NOF Energy, the business development organisation for oil, gas, nuclear and offshore renewables sector, believes that 2017 will prove to be a turning point for the UK oil and gas sector creating opportunities for the supply chain.
With The Organization of the Petroleum Exporting Countries (OPEC) recently agreeing to reduce production, followed by producers such as Russia, the price of oil has lifted to more than $50 per barrel with predictions it will remain above that level.
In addition, operators, such as Hurricane Energy and INEOS, have signalled their intentions to develop production opportunities on the UK Continental Shelf. INEOS acquired its first North Sea gas fields at the end of 2015 and is increasing its focus on the basin, including relocating its headquarters from Switzerland to the UK.

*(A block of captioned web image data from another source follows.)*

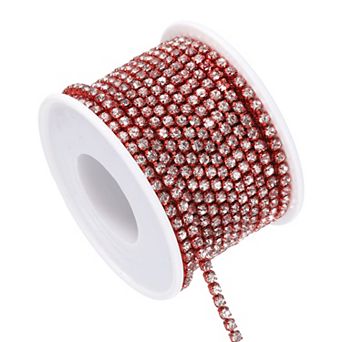10 Yard x 3 mm Crystal Rhinestone Close Chain Trim for Jewelry Making, DIY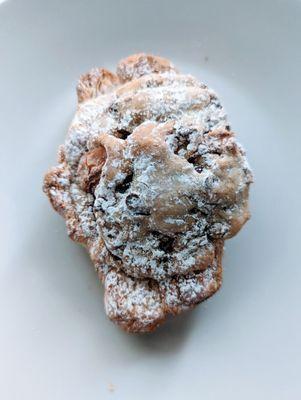 Chocolate chip cookie croissant! "The Crookie"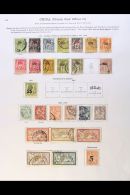 CHINA 1894 - 1906 Fine Used Collection With 1894 Vals To 5fr, 1900 "25" Surch On 1fr, 1902-06 Set & 1903 5c On... - Autres & Non Classés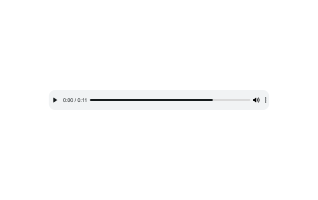 Audio player component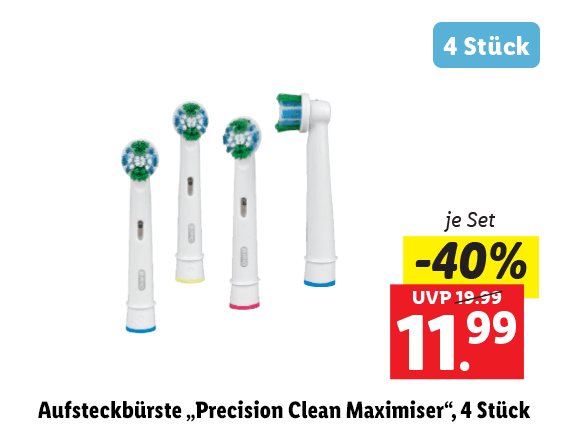 Aufsteckbürste „Precision Clean Maximiser“, 4 Stück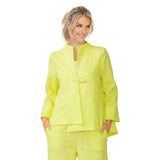 Textured Asymmetric Jacket in Neon - 6439J-NN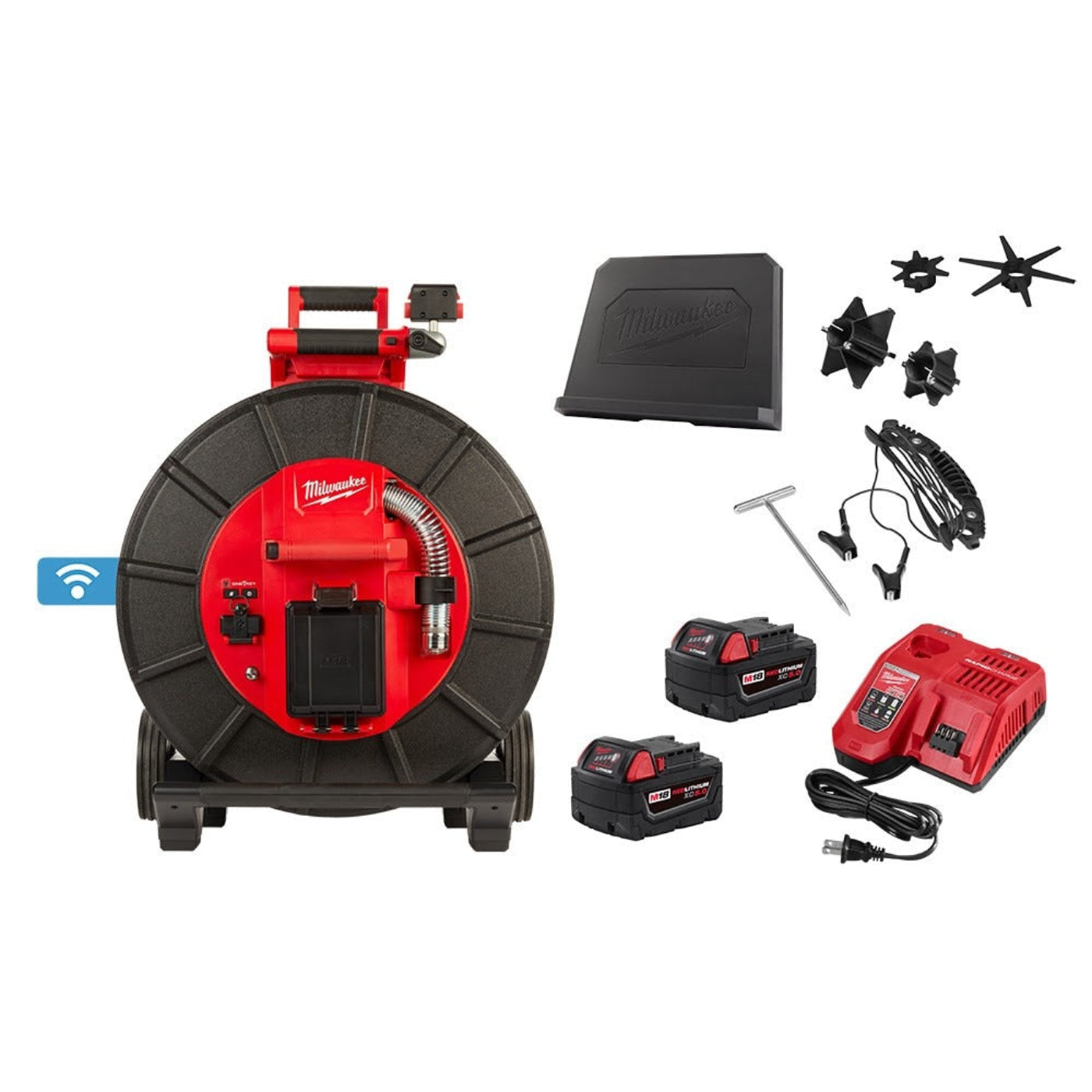 Milwaukee 3974-22 M18 200' Stiff Modular Pipeline Inspection System - 767622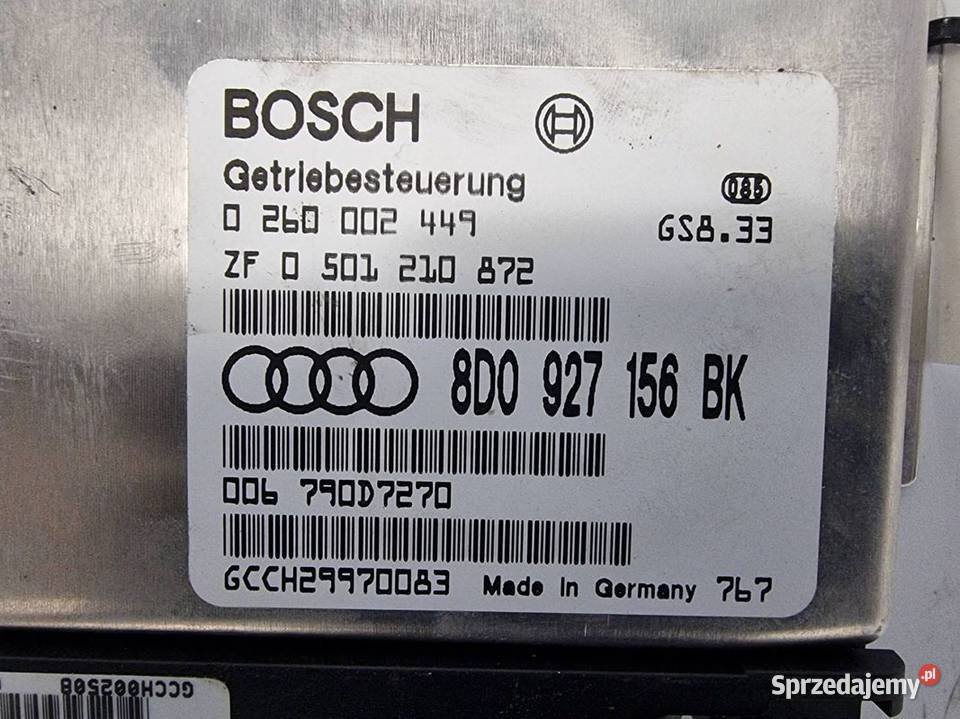 MODUŁ VOLKSWAGEN PASSAT B5 8D0927156BK Lipno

British oil and gas exploration company Hurricane Energy has assets West of the Shetland Isles, including Lancaster, which, following a pilot appraisal, features a 620-metre oil column that could contain an estimated 500 million barrels.
As a result of these developments, NOF Energy believes that the efforts made by the supply chain during the recent downturn perfectly places companies to benefit from an increase in activity.
The downturn became one of the catalysts for transformational change within the UK oil and gas sector to improve efficiencies, productivity and control costs. Through increased collaborative working and the development of innovative, technology-led solutions, the supply chain has helped the industry reduce operating costs by 45 percent from $29 to $16 per barrel.
George Rafferty, Chief Executive of NOF Energy, said: “2017 should bring a period of stability for the North Sea, which will lead to an improved picture and the emergence of new prospects later in the year. The low oil price has driven some much needed transformational change within the industry and it’s also presented opportunities for some of the more entrepreneurial businesses across the supply chain.
“NOF Energy members are at the vanguard of developing solutions and new working practices that are driving offshore operational efficiencies and are well-placed to support existing and new operators in the North Sea.
“There is no better evidence of this than the significant fall in operating costs, which is making activity in the basin increasingly viable, even in this new $50-$60-per-barrel environment.
“The interest in the North Sea from new, smaller operators such as INEOS and Hurricane is also a boon for the industry and, with the support of an innovative and technology-led supply chain, can help the Government deliver on its Maximising Economic Recovery strategy for the UK Continental Shelf.”